-------- 原文
地处湖北西部,与山城重庆隔了一个三峡,与江城武汉隔了几个长江大桥的滚滚东逝水。
江水变得平缓,高山变成丘陵。
所以,常说这里融合了码头精神的硬核,与长江中上游的山水雾气。
400万的人口,被评为最宜居的城市之一。
一脚油门,一个小时内就能抵达三峡人家、清江画廊等好几个山水秘境。
一腔,还能去看葛洲坝三峡大坝这些世界级的水电工程。
△三斗坪,三峡大坝观景平台
更别提,连续几年湖北省人均GDP第一,有着不缺的豪情与柔情。
本来,我是奔着吃的回来的。
可春节期间,想饕餮的小吃店几乎全没开门。
方妈面馆的鲜香要等到大年初六,胡记包子的诱人也让我吃了闭门羹,还有高洁面馆、文子面、锅贴…
我索性开启了行走模式,路遇的惊喜,也已经吃得心满意足。
沿江大道从宝塔河走到九码头,走到滨江公园……
二马路红星路中山路福绥路……
三峡大坝葛洲坝西坝……
△在西坝,远处就是葛洲坝
拥有着地质优势的宜昌像一颗美而不自知的明珠,这里没有厚重的传统仪式,亦没有太多网红气质的街巷。
但平缓而朦胧的长江水和连绵的山脉,就是这个城市最大的徽章。
明亮,安宁,惬意。
△沿江大道,每一处都美出电影感
冬日梧桐树伸出枝丫,江面上的轮船或者游轮停泊在岸边,滨江公园里有巨大的蓝色的江豚。
因为有这世界最大的水电站,这几年宜昌多了一个口号叫做——
一座来电的城市。
今年,也是三峡工程第三十周年。
但我更觉得,比起来电,这座城市给予人们更多的,是发呆的权利,和举重若轻的底气。
最爱站在江边,看长江大桥和晚上的烟火。 纵然生活里已百般难,但好在,轻舟已过万重山。
一直走到江水变蓝
没有什么比在宜昌走沿江大道最好的选择了,抛开童年成长的滤镜,宜昌的江滩是我走过最美好的, 没有之一。
暴雪后,这里迎来灿烂千阳。
江水由阴天的灰色转为蓝色,手机拍照可以拍出星芒, 而肉眼看过去,就是一片寂静的小型的城市之海。
感叹,春来江水绿如蓝,不是虚谈。
这片绿如蓝的海,叫做三江。
长江出三峡峡谷后,水流由东急转向南,江面由390米突然扩宽到坝址处的2200米。
由于泥沙沉积,江面形成了葛洲坝和西坝。
长江至此成为大江、二江和三江。
葛洲坝建成后,以西坝为基准,西坝岛北部被葛洲坝拦截,长江就被在江心的西坝岛分成了两条河流。
西坝东面内侧的江称作“三江”,西面外侧的江称之为“二江”。
上世纪九十年代之后,宜昌将沿江大道重新修缮并延长,那个时候没有网红打卡地的说法,有的就是美好回忆。
上学时的画面,是几个同学沿江骑行。
----------------
-------- 提取信息
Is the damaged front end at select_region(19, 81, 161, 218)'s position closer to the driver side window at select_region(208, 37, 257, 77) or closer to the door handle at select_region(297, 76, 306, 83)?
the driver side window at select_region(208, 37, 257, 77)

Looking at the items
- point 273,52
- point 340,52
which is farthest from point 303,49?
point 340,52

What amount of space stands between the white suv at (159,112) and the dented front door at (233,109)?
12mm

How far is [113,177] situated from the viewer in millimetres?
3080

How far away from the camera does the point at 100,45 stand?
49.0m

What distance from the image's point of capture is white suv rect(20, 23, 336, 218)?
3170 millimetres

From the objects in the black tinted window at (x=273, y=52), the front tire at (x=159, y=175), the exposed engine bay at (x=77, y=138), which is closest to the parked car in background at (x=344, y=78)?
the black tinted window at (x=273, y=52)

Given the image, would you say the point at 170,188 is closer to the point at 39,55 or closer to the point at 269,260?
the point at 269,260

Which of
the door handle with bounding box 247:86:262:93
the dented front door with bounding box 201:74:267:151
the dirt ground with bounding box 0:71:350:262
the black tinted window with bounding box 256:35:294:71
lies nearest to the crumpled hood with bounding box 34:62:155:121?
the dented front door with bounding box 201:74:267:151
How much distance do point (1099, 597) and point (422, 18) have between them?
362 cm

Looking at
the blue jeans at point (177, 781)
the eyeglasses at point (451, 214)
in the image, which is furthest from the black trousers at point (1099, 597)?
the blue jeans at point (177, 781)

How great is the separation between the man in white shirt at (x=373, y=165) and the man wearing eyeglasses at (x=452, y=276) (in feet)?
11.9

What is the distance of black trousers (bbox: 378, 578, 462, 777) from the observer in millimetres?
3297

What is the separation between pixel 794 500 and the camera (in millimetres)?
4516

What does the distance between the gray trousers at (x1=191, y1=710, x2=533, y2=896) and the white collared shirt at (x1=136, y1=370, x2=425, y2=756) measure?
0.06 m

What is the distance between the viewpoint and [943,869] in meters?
----------------
练习目标 | 修改这篇宜昌游记中从“但我更觉得,比起来电,这座城市给予人们更多的,是发呆的权利,和举重若轻的底气。”开始、一直到“地的说法,有的就是美好回忆。”为止的段落,将其中的“江滩”改为“江岸”,其余文字保持不变。 完成本练习无需参考上述记录。

练习答案 |
但我更觉得,比起来电,这座城市给予人们更多的,是发呆的权利,和举重若轻的底气。
最爱站在江边,看长江大桥和晚上的烟火。 纵然生活里已百般难,但好在,轻舟已过万重山。
一直走到江水变蓝
没有什么比在宜昌走沿江大道最好的选择了,抛开童年成长的滤镜,宜昌的江岸是我走过最美好的, 没有之一。
暴雪后,这里迎来灿烂千阳。
江水由阴天的灰色转为蓝色,手机拍照可以拍出星芒, 而肉眼看过去,就是一片寂静的小型的城市之海。
感叹,春来江水绿如蓝,不是虚谈。
这片绿如蓝的海,叫做三江。
长江出三峡峡谷后,水流由东急转向南,江面由390米突然扩宽到坝址处的2200米。
由于泥沙沉积,江面形成了葛洲坝和西坝。
长江至此成为大江、二江和三江。
葛洲坝建成后,以西坝为基准,西坝岛北部被葛洲坝拦截,长江就被在江心的西坝岛分成了两条河流。
西坝东面内侧的江称作“三江”,西面外侧的江称之为“二江”。
上世纪九十年代之后,宜昌将沿江大道重新修缮并延长,那个时候没有网红打卡地的说法,有的就是美好回忆。